The community was once much larger than it is today with a school (closed 1942), a shop, chapel and blacksmith’s, all long gone. Life was hard in this forgotten corner on the edge of Leeds. Until 60 years ago, there was no electricity, no gas, mains water or sewerage system.

The villagers obtained their water in buckets from nearby springs and wells and lit their cottages with paraffin lamps. Modern amenities eventually reached Eccup in the 1950s.

Stay on the main road past properties to merge into another road (Village Road nameplate on your left) and bear left along the road towards a farm (Bank House Farm), ignoring a fingerpost on your left just before farm.

1: Go past the farm and continue along the Yorkshire Water access road for Eccup Reservoir past a fingerpost and blue cycle sign. After a short mile, at a fork, take the right branch which immediately becomes a vehicle track (sign for Hall Farm).

On approaching gates to houses, go off left to bypass properties (arrow). On emerging in reservoir road, turn right and then left to continue by the reservoir wall.

Eccup Reservoir was built in 1897 to serve the rapidly-expanding city of Leeds. At 79 hectares - about 170 acres in old money - it is the biggest stretch of water in West Yorkshire.

Go past end of reservoir to a stone house and turn right, just before the house, past ornamental metal gates. The reservoir shore path is simplicity itself, eventually passing Sandmoor Golf Course on your left.

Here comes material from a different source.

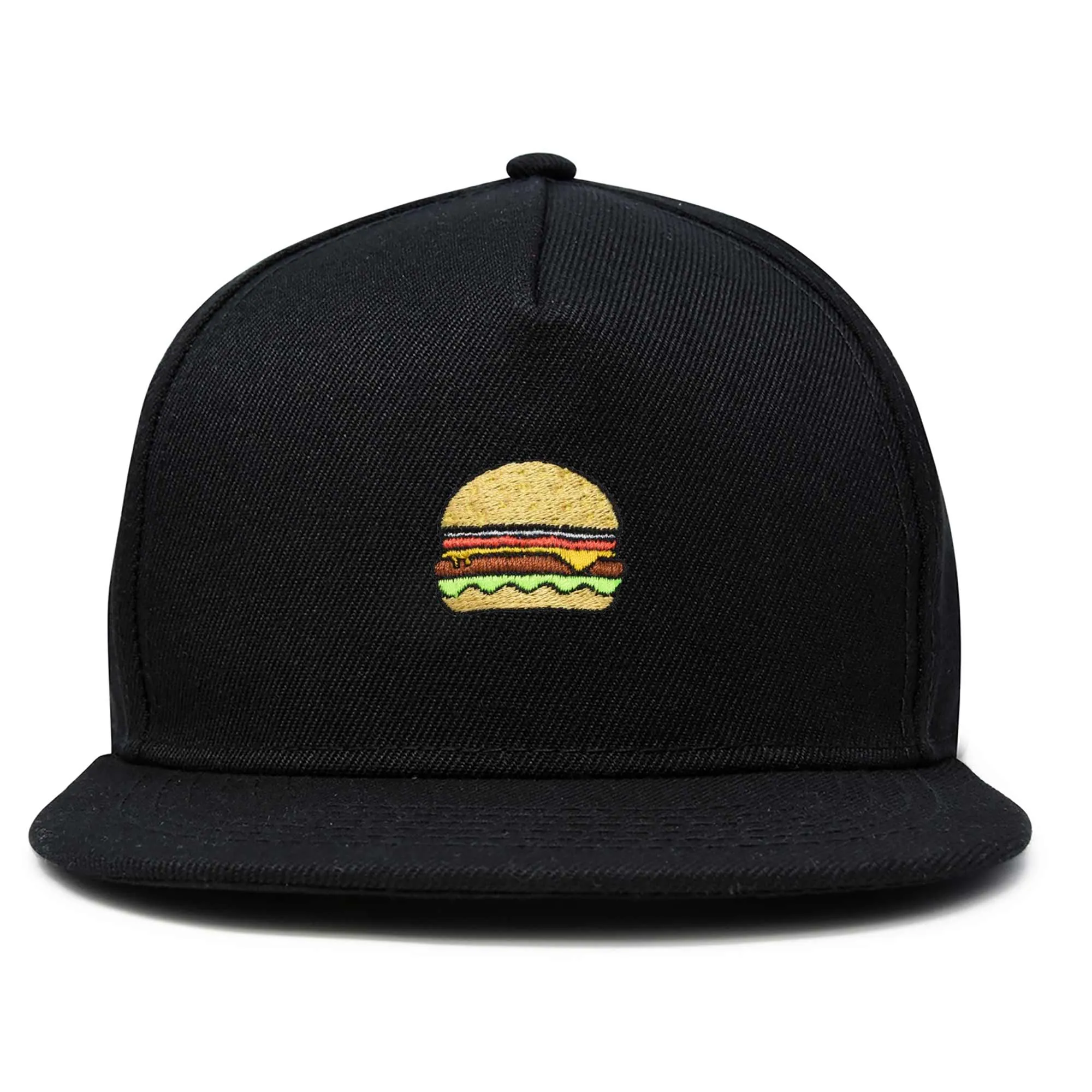 Dalix Cheeseburger Snapback Hat casual-embroidered-cap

After about a mile, you will emerge in a tarred road at a house (Reservoir Lodge). Bear right past the house, ignoring access road to your left. Continue to a fingerpost and a wooden walkers’ gate, pass through and turn left along edge of field with a pine wood (Goodrick Plantation) on your right.

2: When the pine trees finish at a field corner with stile and arrow on your right, turn LEFT up the field by fence.

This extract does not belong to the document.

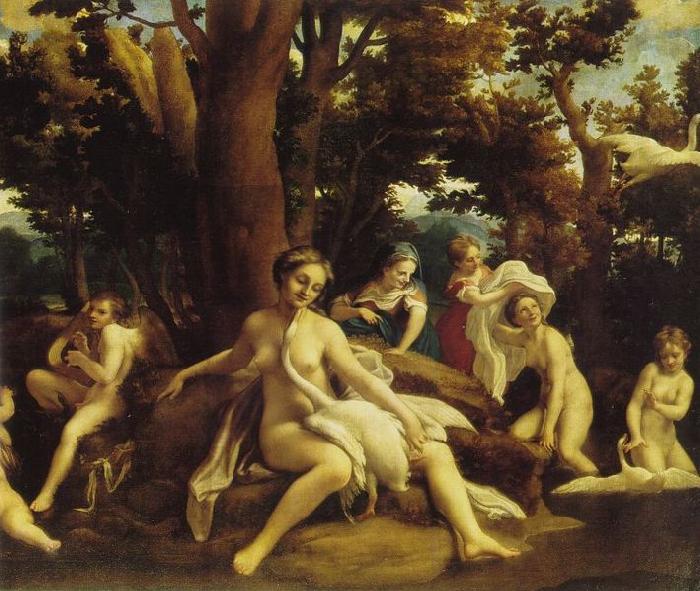 Correggio Leda mit dem Schwan oil painting image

Go over the brow, drop down to a stile, cross it and turn RIGHT along fence. Follow right edge of field to its end, passing the stone pillars of an old agricultural building on your right. Cross the stile ahead and press on – all obvious – to eventually pass properties to emerge in King Lane.

Turn right along the footway with Headingley Golf Course on your left and then, soon, on your right. Do NOT step into the busy road at any time. Follow the footway for a few hundred yards to the junction with Eccup Lane and Eccup Moor Road at Five Lane Ends and go straight ahead (road sign: Bramhope) still along King Lane and still using the footway and soon passing the path of the outward leg into Eccup Whin on your right.

Keep going to arrive at the junction with Arthington Road and go straight across to enter the edge of Golden Acre Park. Count out 15 paces and then turn right, past a large log, through the trees to enter the grass clearing of the outward leg.

Go straight up the grass to gain the gravel path of the outward leg at the two benches. Go past the benches and follow the good path to the car park and the finish.